Extrait du document ->

★ ★ ★

Toutefois, au préalable, 3 parenthèses enchantées. Celle de Jean Bermes, alias Här Bë, un musicothérapeute excentrique qui possède un don unique: percevoir les murmures les plus infimes des fleurs et des herbes, et surtout, les apaiser et les guérir grâce au pouvoir de la musique. Cette symphonique botanique (de 50’) éminemment participative proposée par Kopla Bunz a.s.b.l. convie le public – les enfants (àpd 6 ans), certes, mais aussi tous les adultes encore capables d’émerveillement à célébrer ensemble la diversité de nos voix (visuel ci-dessus). ça se passe dans le jardin du cloître de neimënster, samedi 21 et dimanche 22/06, chaque fois à 09.30h & 11.00h.


Celle du Fundamental Monodrama Festival qui secoue nos certitudes jusqu’au 22 juin, à la Banannefabrik (12 rue Puits à Bonnevoie) – programme sur: www.fundamental.lu. J’ai découvert Noces, spectacle burkinabé de et avec Safourata Kabore, une comédienne puissante qui porte, entre cris et chuchotements, révolte et poésie, éclats de rire et silences nerveux, le trauma du viol et la nécessité impérieuse de réinventer l’amour et la liberté, surtout de célébrer la résilience des femmes. Et pourtant, ce jour-là devait être le plus beau de sa vie: son mariage. Dans l’intimité d’une chambre, devant un miroir, ajustant son maquillage, une tempête gronde, les ombres de la nuit ressurgissent. Là où il passe, ne ratez sous aucun prétexte ce bouleversant monologue mis en scène par l’immense Odile Sankara.

★ ★ ★

Extrait de données ->

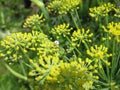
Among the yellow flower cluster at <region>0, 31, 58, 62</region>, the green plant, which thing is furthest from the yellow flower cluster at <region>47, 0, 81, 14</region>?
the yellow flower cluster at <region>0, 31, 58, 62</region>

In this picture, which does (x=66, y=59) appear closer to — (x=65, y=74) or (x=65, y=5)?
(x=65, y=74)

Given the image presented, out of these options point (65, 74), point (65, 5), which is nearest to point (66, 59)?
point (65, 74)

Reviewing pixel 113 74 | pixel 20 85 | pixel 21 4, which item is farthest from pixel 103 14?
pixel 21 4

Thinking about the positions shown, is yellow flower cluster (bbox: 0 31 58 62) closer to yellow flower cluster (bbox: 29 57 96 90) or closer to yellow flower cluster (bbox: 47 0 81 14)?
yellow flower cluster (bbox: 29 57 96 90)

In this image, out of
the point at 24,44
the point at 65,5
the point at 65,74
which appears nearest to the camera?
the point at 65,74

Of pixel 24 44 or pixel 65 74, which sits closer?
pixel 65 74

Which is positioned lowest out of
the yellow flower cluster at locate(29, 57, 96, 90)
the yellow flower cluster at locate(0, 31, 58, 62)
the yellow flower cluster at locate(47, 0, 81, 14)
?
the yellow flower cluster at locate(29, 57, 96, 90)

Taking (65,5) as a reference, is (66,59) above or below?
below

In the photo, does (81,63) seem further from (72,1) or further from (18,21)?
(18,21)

★ ★ ★

Consignes ->
(1) Repérez dans les entrées chaque ligne contenant la chaîne « from » et recopiez-la, en respectant la casse.
(2) Reprenez le texte sur les spectacles de juin et poursuivez-le après sa dernière phrase.

Corrigé ->
(1)
Among the yellow flower cluster at <region>0, 31, 58, 62</region>, the green plant, which thing is furthest from the yellow flower cluster at <region>47, 0, 81, 14</region>?
Reviewing pixel 113 74 | pixel 20 85 | pixel 21 4, which item is farthest from pixel 103 14?
In the photo, does (81,63) seem further from (72,1) or further from (18,21)?

(2)
Quant à la troisième parenthèse, elle met le feu… à l’initiative de Ferroforum, asbl  installée au coeur de la Metzeschmelz, au sein de l’Atelier Central de l’ancienne usine d’Esch-Schifflange en réhabilitation. Qui propose une démonstration de bas-foyer et des animations de forge, assorties d’une exposition thématique et d'une conférence sur la métallurgie ancienne. Avis aux amateurs le 21 juin, de 10.00 à 18.00h. Accès en navette via le portail de Lallange; accès à pied via les portails de Schifflange et de Neudorf.



Pour ce qui est de l’art en espace public, le rendez-vous du jour, c’est Lorentzweiler – j’y viens – mais notez dare-dare Sur les épines, une oeuvre sculpturale du duo d’artistes Bruno Baltzer et Leonora Bisagno. Késako? Eh bien, voilà qu’une monumentale épine en bronze de 260 cm haut, 252 cm de profondeur et pesant environ 500 kg – émerge du mur du Lëtzebuerg City Museum (14 rue du St-Esprit), côté Corniche, interrogeant «la fabrique du monument». L’accès à l’endroit est libre et possible pendant les heures d’ouverture du musée.


Enfin, nous sommes donc à Lorentzweiler, où l’art est une vérité dérangeante, en tout cas, un antidote probable au désenchantement du monde… selon le regard tantôt critique, tantôt métaphorique, tantôt décalé tantôt poétique de 5 plasticiens qui ne pratiquent pas la langue de bois, en plein air.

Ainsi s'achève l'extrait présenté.